Proper ventilation essential in fight against coronavirus as restrictions ease: experts
A group of Dutch experts are calling on the government to pay more attention to proper ventilation in buildings now that people are allowed to gather in larger groups again. They do not understand why the government does not err on the side of caution on this front, a number of experts in the field of indoor climate said to AD.
At the start of this month, coronavirus restrictions were relaxed to the extent that there is no more limits to the number of people gathered inside a room, as long as they keep 1.5 meters apart. Public health institute RIVM also advised building owners to comply with the building requirements of the Building Decree.
But the importance of ventilation was given no prominence in government communication - something that experts in the field find incomprehensible, according to AD. "In other areas, they did opt for better safe than sorry. Why not here?" Francisco Franchimon, a scientist who specializes in the relationship between public health and indoor climate said to the newspaper. Philo Bluyssen, professor of indoor environment at TU Delft, and indoor climate expert Atze Boerstra agree. "Encouraging people to actively ventilate as much as possible, what could be the harm in that? Who knows how many infections you can prevent with that," Boerstra said.

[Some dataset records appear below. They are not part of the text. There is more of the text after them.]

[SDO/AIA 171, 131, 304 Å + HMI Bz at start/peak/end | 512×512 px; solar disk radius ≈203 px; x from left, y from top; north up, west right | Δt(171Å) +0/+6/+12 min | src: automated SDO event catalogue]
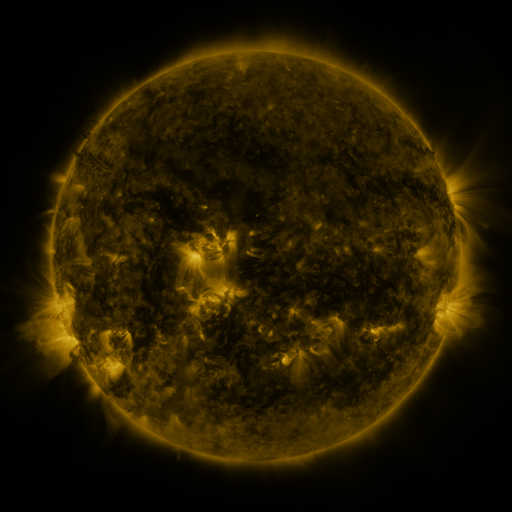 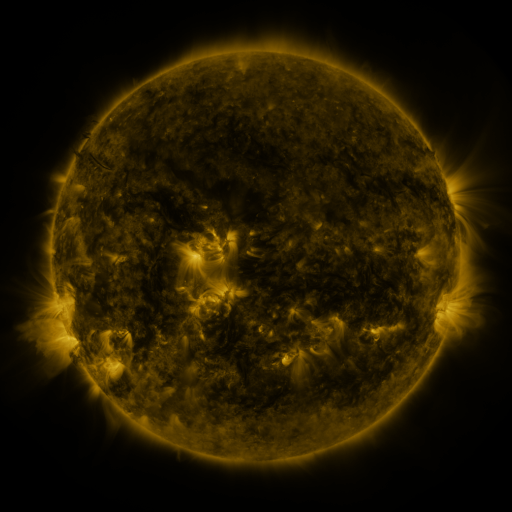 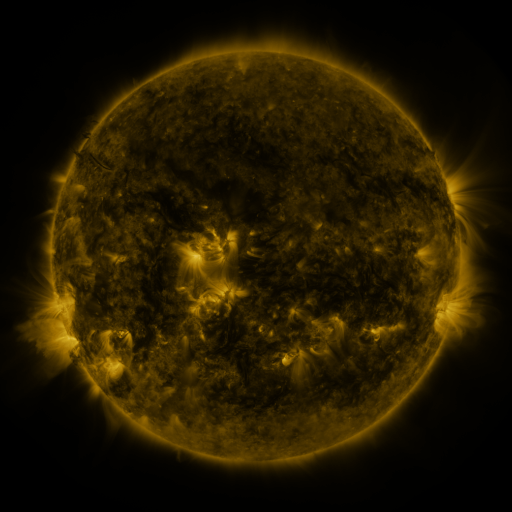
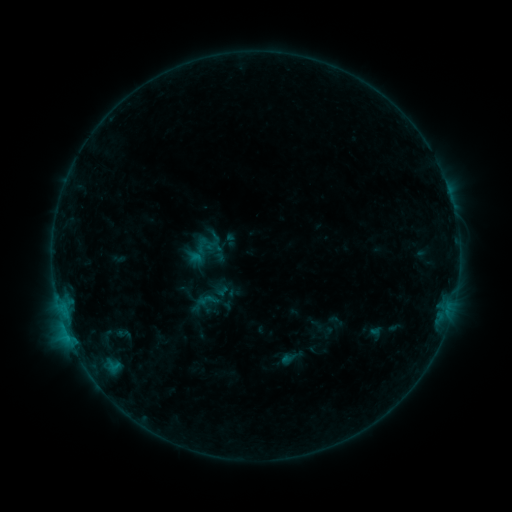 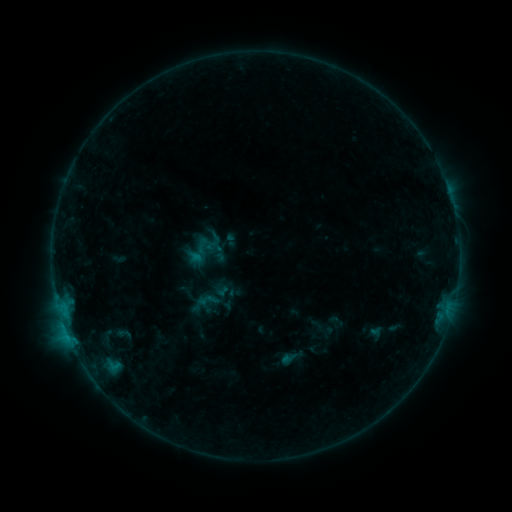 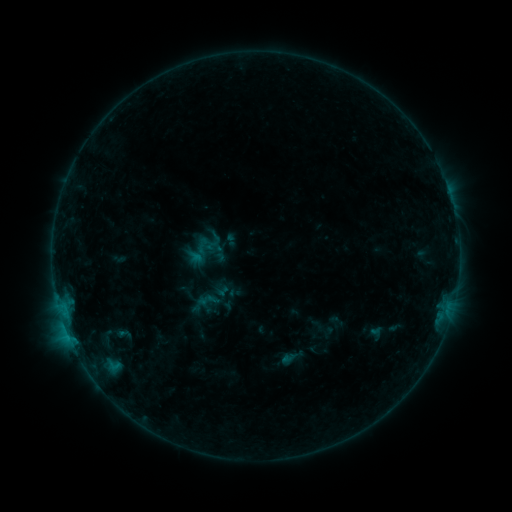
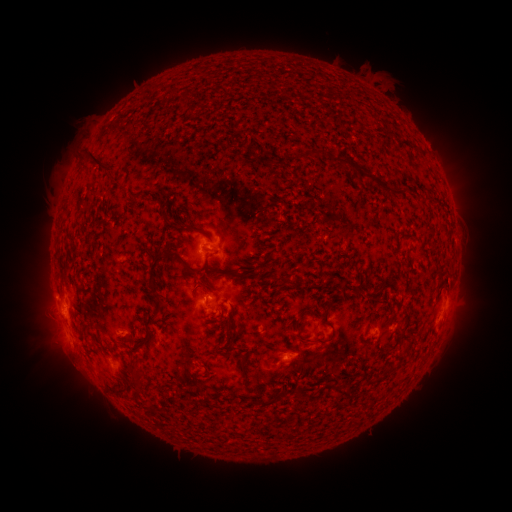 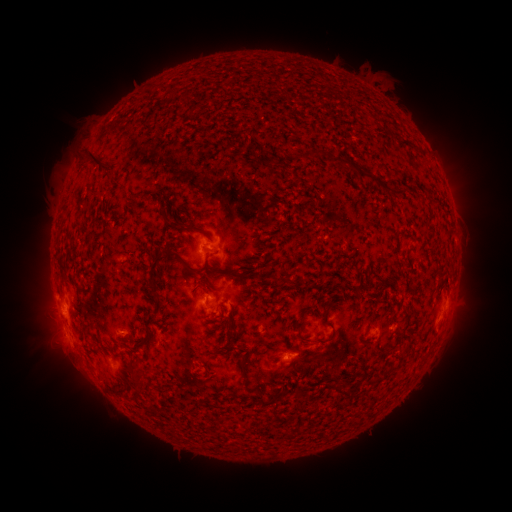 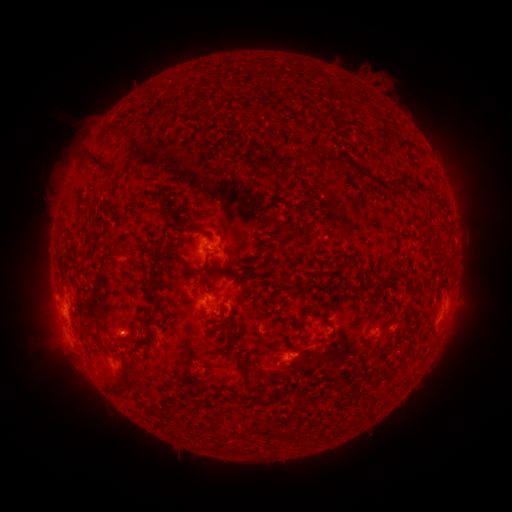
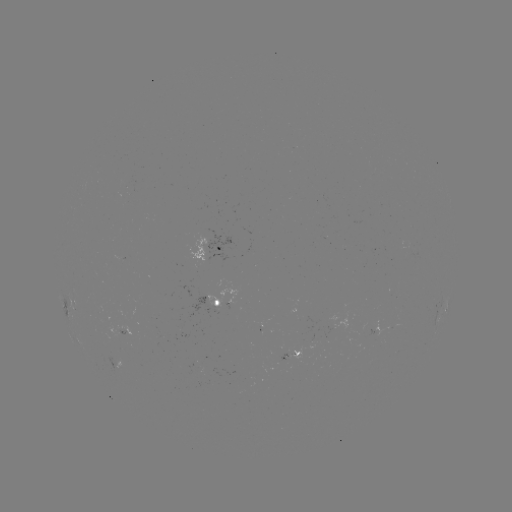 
no catalogued flare and no flagged EUV brightening in this window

The three experts AD spoke to teamed up with 236 other international scientists n a letter to the World Health Organization (WHO) and national health institutions calling on them to take the spread of the coronavirus via aerosols seriously. WHO, RIVM and the Dutch government's Outbreak Management Team (OMT) continue to insist that the role of aerosols - tiny floating droplets - in coronavirus infections is unclear, unlike the larger droplets released during coughing and sneezing. But more and more scientists are worried that these smaller droplets, which can stay in the air in an unventilated room for minutes, play a much bigger role in spreading the virus than estimated.
The risk posed by aerosols is increasingly worrisome with autumn and winter approaching - seasons when more people spend more time indoors with their windows closed against the cold. OMT expert Aura Timen warned NRC that the fall will bring a second wave of the coronavirus for that very reason. "I don't see any reason why that shouldn't happen. This type of respiratory virus, including other coronaviruses, thrives in the winter season," she said to NRC. "In the autumn and winter we are indoors more, on top of one another."